As we look forward to the exciting announcements from the Tokyo Game Show, we’ve decided to explore the progress in sound that home video game consoles have made over the last 40 years.

 

Back in 1972 (coincidentally the same year Monitor Audio was founded) saw the release of the very first home video game console, the Magnavox Odyssey capable of displaying three dots that would be mixed with plastic screen overlays to play an assortment of games, although the console could not output sound. The only system available with sound was Atari’s Pong, with its simple bloop every time the “ball” was hit.

 

 

As we move from the 1970s to the 1980s we get to experience more sound feedback from consoles such as the Atari 2600, evolving onto the more advanced mono-phonic Nintendo Entertainment System which introduced us to the Super Mario Theme that is still used today.

 

 

Sound in games really got interesting in the late 80s/early 90s with the release of the Super Nintendo Entertainment System and SEGA Mega Drive. For the first time, game developers had the ability to add more expressive music and sounds using digital synthesisers. Here we get one of history’s most notable themes from Sonic the Hedgehog.
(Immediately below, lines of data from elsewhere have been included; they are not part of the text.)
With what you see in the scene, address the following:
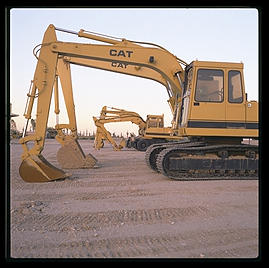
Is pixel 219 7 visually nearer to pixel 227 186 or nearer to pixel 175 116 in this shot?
pixel 227 186

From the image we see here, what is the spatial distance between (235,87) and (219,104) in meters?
0.73

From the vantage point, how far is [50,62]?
326 inches

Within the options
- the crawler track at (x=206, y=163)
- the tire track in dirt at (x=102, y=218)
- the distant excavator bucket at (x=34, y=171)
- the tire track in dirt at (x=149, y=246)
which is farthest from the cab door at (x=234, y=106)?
the distant excavator bucket at (x=34, y=171)

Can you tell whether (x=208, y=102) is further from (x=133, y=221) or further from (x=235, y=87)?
(x=133, y=221)

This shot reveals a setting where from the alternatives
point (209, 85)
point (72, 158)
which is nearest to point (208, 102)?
point (209, 85)

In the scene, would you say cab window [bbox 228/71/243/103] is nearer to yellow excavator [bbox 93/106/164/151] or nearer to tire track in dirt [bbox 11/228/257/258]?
tire track in dirt [bbox 11/228/257/258]

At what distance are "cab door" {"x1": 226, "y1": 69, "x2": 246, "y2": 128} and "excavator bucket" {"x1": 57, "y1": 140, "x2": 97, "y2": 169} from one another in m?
5.24

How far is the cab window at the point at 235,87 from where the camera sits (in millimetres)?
7965

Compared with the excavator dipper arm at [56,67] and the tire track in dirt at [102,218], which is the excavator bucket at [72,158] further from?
the tire track in dirt at [102,218]

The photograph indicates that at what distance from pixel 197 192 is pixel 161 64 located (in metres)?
4.49

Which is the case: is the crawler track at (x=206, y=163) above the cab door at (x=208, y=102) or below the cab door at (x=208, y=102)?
below

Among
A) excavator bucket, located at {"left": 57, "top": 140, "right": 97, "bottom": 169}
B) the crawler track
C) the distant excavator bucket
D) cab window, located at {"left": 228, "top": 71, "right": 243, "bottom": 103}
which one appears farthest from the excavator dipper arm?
excavator bucket, located at {"left": 57, "top": 140, "right": 97, "bottom": 169}

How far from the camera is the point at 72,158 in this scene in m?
10.5
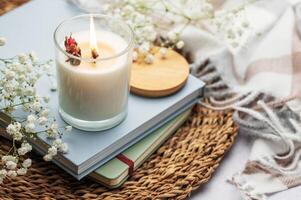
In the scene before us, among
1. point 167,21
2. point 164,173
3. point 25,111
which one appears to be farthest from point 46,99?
point 167,21

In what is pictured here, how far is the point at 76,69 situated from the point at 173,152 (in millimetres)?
219

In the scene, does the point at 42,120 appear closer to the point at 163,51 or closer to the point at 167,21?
the point at 163,51

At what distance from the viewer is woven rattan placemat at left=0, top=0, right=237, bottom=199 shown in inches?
32.3

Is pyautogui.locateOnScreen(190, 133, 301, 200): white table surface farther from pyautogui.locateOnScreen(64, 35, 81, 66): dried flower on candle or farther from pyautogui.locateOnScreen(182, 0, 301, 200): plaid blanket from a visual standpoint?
pyautogui.locateOnScreen(64, 35, 81, 66): dried flower on candle

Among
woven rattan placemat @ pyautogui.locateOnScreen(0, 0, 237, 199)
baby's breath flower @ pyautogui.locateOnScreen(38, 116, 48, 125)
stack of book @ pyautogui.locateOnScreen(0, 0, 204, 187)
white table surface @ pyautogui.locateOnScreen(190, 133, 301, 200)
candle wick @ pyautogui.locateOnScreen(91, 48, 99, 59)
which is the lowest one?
white table surface @ pyautogui.locateOnScreen(190, 133, 301, 200)

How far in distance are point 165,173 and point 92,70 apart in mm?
196

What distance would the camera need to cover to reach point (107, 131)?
2.78 feet

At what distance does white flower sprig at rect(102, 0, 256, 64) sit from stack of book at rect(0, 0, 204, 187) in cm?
8

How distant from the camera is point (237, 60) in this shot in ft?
3.34

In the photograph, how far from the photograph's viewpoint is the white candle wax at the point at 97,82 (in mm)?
786

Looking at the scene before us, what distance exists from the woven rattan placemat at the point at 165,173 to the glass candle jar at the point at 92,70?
0.08m

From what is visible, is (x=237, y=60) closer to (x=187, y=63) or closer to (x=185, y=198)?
(x=187, y=63)

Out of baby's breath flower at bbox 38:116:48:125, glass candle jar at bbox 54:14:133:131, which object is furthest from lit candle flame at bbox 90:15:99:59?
baby's breath flower at bbox 38:116:48:125

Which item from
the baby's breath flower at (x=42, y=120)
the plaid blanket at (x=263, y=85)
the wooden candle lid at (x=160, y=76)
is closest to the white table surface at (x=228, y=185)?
the plaid blanket at (x=263, y=85)
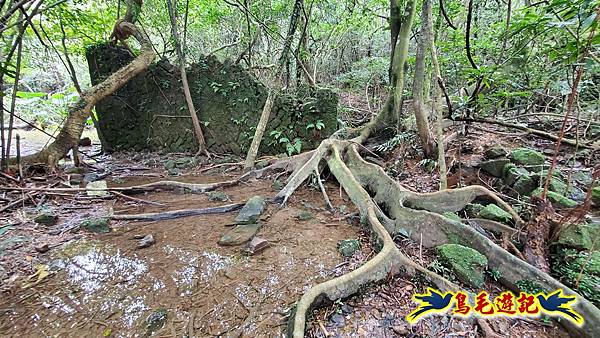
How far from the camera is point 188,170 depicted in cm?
732

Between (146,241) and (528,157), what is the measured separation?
569cm

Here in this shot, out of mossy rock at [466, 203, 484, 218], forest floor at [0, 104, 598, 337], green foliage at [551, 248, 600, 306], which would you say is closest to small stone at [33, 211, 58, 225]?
forest floor at [0, 104, 598, 337]

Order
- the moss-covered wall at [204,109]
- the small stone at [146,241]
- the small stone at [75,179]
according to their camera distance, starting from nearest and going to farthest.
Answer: the small stone at [146,241] → the small stone at [75,179] → the moss-covered wall at [204,109]

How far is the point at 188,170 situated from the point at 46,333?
17.1 feet

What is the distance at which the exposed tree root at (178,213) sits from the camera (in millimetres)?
4277

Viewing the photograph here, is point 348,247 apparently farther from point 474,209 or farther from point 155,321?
point 155,321

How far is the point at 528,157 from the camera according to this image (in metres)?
4.43

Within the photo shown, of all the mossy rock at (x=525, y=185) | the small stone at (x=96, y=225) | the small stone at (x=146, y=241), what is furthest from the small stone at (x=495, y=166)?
the small stone at (x=96, y=225)

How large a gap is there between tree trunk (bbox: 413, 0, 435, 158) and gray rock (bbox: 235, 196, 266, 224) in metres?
3.19

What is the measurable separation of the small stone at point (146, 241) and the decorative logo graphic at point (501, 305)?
312 centimetres

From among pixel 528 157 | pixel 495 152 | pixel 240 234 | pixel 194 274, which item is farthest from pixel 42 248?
pixel 528 157

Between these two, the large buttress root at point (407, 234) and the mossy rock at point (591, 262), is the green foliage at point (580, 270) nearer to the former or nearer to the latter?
the mossy rock at point (591, 262)

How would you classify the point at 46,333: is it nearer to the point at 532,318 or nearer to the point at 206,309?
the point at 206,309

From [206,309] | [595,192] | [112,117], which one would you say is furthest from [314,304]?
[112,117]
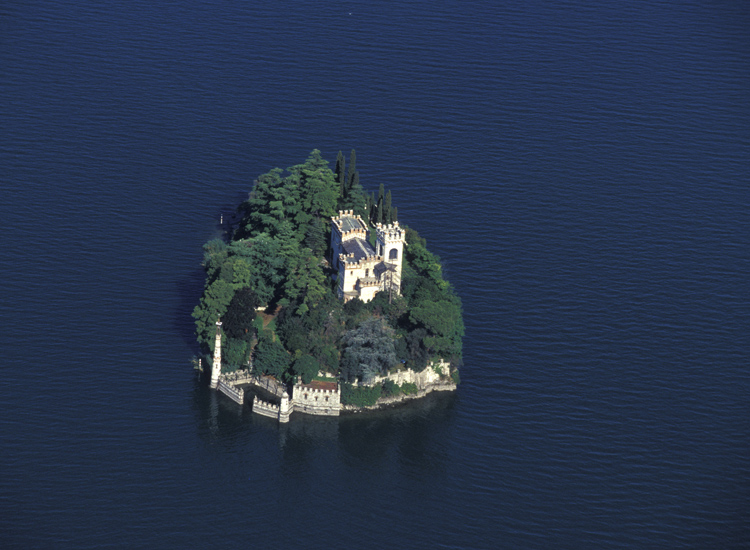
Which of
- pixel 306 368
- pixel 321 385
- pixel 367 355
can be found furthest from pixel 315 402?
pixel 367 355

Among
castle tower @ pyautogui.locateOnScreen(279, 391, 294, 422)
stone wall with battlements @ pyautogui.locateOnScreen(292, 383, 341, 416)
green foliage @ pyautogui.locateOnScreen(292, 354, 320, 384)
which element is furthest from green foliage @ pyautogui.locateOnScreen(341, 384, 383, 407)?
castle tower @ pyautogui.locateOnScreen(279, 391, 294, 422)

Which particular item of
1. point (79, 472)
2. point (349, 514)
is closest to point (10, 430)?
point (79, 472)

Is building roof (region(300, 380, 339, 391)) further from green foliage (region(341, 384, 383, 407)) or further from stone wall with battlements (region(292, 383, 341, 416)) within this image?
green foliage (region(341, 384, 383, 407))

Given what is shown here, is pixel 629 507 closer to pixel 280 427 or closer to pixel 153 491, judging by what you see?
pixel 280 427

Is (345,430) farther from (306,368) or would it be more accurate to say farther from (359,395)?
(306,368)

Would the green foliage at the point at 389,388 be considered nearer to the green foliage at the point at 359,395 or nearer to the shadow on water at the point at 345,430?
the green foliage at the point at 359,395

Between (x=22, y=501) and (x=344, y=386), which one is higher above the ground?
(x=344, y=386)

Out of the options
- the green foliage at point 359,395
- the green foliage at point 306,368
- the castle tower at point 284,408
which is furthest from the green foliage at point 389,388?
the castle tower at point 284,408

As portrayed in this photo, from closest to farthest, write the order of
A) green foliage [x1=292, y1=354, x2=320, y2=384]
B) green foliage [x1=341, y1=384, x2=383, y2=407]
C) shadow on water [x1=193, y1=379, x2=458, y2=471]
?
shadow on water [x1=193, y1=379, x2=458, y2=471] < green foliage [x1=341, y1=384, x2=383, y2=407] < green foliage [x1=292, y1=354, x2=320, y2=384]
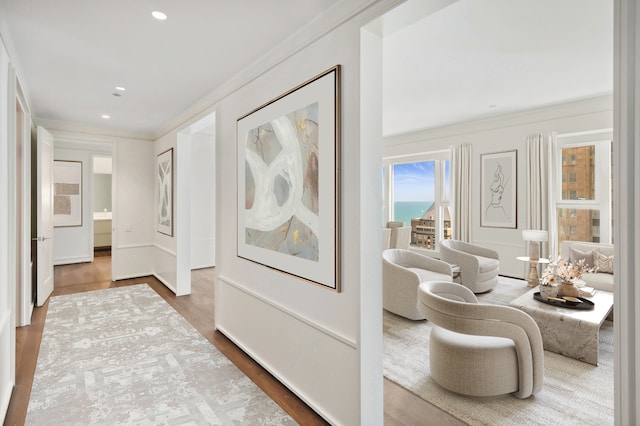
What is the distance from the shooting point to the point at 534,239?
15.4ft

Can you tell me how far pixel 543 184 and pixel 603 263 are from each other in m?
1.44

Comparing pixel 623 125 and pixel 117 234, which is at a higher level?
pixel 623 125

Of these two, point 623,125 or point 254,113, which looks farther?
point 254,113

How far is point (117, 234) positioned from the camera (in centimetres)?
564

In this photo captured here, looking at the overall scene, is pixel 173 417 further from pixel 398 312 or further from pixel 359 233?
pixel 398 312

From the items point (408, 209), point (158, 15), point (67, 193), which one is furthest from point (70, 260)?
point (408, 209)

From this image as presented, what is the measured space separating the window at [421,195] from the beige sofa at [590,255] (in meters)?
2.34

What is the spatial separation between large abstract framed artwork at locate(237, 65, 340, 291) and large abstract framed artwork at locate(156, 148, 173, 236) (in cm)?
245

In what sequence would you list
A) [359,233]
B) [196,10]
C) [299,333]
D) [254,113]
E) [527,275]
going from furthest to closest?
[527,275] < [254,113] < [299,333] < [196,10] < [359,233]

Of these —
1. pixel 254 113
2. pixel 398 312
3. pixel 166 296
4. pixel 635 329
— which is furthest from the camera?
pixel 166 296

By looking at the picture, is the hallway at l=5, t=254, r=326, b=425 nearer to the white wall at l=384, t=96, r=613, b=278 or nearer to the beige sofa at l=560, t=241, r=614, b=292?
the beige sofa at l=560, t=241, r=614, b=292

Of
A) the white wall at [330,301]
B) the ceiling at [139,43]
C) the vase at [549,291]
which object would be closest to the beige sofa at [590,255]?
the vase at [549,291]

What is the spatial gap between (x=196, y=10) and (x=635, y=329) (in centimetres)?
252

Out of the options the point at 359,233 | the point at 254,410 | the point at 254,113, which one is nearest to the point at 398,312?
the point at 254,410
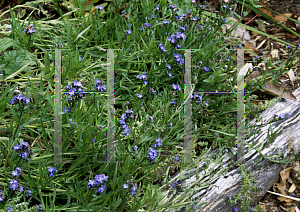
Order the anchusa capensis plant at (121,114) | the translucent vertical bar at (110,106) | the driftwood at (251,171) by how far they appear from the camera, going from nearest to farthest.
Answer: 1. the anchusa capensis plant at (121,114)
2. the translucent vertical bar at (110,106)
3. the driftwood at (251,171)

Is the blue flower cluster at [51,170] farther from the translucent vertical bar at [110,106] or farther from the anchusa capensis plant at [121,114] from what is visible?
the translucent vertical bar at [110,106]

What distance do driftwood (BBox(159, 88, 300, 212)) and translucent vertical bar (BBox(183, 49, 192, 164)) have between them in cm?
13

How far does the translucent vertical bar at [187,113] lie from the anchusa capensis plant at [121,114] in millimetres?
43

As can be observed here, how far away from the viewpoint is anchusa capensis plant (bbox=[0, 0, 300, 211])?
5.81 ft

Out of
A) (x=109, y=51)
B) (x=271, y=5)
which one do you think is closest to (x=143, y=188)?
(x=109, y=51)

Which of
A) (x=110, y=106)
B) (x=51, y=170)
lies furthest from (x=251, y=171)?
(x=51, y=170)

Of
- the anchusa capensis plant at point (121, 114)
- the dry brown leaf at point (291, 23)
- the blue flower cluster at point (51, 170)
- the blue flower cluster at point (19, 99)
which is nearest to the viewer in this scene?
the blue flower cluster at point (19, 99)

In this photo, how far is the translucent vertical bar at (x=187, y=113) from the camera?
2169 millimetres

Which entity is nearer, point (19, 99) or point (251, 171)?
point (19, 99)

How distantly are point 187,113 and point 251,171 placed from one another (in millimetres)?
736

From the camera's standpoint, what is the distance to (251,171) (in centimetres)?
240

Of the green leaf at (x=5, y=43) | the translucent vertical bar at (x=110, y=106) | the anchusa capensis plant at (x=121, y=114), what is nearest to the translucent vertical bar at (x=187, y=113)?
the anchusa capensis plant at (x=121, y=114)

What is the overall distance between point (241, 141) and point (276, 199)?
29.6 inches

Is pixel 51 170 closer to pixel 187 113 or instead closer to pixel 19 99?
pixel 19 99
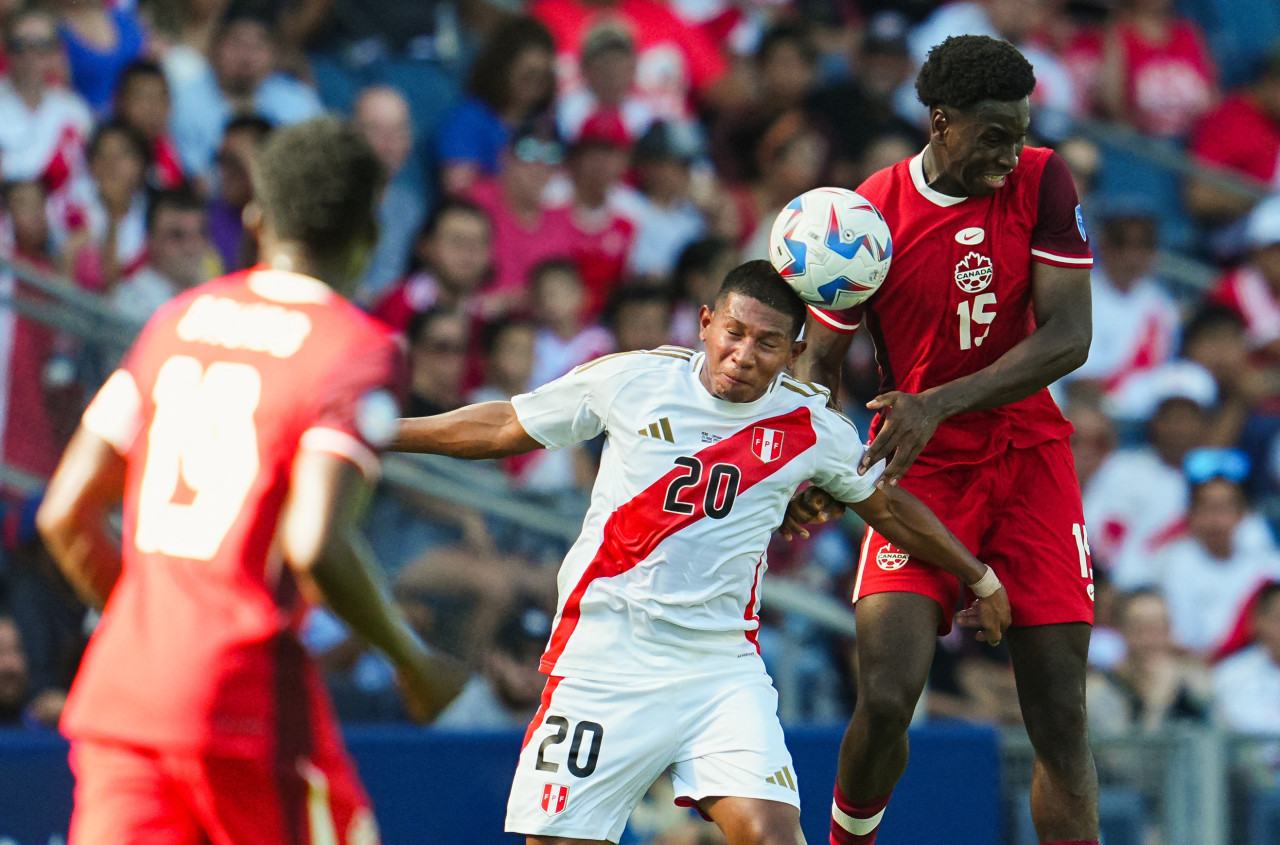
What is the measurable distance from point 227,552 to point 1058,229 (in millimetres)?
2938

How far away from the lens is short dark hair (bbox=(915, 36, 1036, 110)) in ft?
15.9

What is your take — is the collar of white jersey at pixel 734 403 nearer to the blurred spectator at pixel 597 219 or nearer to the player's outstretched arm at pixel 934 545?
the player's outstretched arm at pixel 934 545

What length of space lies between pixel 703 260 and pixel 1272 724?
4097 millimetres

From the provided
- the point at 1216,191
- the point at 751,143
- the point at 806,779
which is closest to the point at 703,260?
the point at 751,143

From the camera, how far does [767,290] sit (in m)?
5.05

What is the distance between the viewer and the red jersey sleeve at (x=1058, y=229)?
16.9ft

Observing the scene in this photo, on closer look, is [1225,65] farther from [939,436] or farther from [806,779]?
[939,436]

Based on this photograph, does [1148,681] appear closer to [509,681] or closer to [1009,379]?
[509,681]

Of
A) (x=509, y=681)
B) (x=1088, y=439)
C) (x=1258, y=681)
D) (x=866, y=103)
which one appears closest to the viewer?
(x=509, y=681)

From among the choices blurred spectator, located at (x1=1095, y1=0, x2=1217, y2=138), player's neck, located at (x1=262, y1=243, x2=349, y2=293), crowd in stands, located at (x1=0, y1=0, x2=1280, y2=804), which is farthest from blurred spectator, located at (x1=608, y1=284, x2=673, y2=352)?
blurred spectator, located at (x1=1095, y1=0, x2=1217, y2=138)

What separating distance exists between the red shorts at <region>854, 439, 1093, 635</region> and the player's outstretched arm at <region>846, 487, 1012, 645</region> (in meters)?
0.10

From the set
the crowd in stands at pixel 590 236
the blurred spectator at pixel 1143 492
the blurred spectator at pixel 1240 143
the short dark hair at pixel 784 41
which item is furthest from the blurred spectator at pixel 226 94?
the blurred spectator at pixel 1240 143

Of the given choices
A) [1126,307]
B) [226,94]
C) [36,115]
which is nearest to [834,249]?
[36,115]

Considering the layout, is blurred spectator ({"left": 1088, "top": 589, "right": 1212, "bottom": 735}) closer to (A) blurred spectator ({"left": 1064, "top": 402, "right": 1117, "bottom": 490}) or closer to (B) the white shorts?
(A) blurred spectator ({"left": 1064, "top": 402, "right": 1117, "bottom": 490})
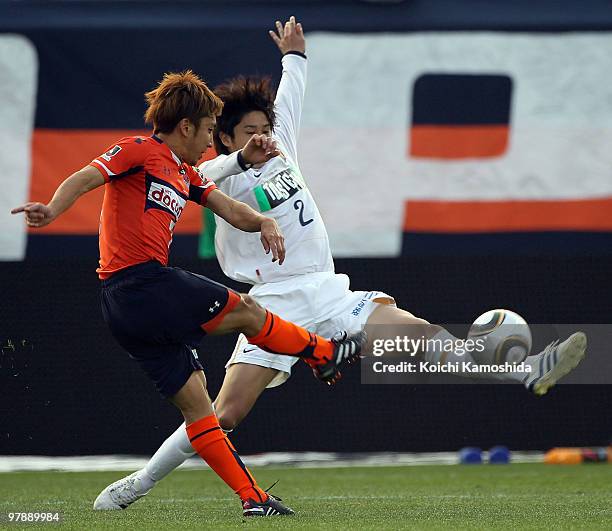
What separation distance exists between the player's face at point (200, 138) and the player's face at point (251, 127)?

Songs could now have electronic basslines giving more depth and variety to different pieces of music, even Michael Jackson got in on the action being an uncredited composer for Sonic 3’s soundtrack.

 

 

The biggest leap came in the mid-90s with the adoption of the CD by new kid on the block the Sony PlayStation. This enabled developers to create high-quality soundtracks that could rival a Hollywood film, background noises for added atmosphere and introduces voice acting to improve storytelling, leading to the introduction of franchises like Metal Gear Solid and Tomb Raider.

 

 

As we moved onto DVDs and Blu-ray formats in the mid 2000s, games became even more immersive with full Dolby Digital 5.1 soundscapes on the Xbox 360 and PlayStation 3 further rivalling the film industry for cinematic quality. 2003 saw the introduction of the BAFTA Games Awards, giving out awards for Best Sound and Original Scores, with titles such as Uncharted 2 and Bioshock Infinite picking up awards, further increasing the scale of music scores and sound design in video games.

 

 

Game systems nowadays are designed as complete entertainment hubs, with features such as movie and music streaming built in. Today’s consoles have also introduced even greater cinematic sound with Dolby Atmos enabled games such as Shadow of the Tomb Raider and Gears 4, a far cry from bleeps and bloops of yesteryear.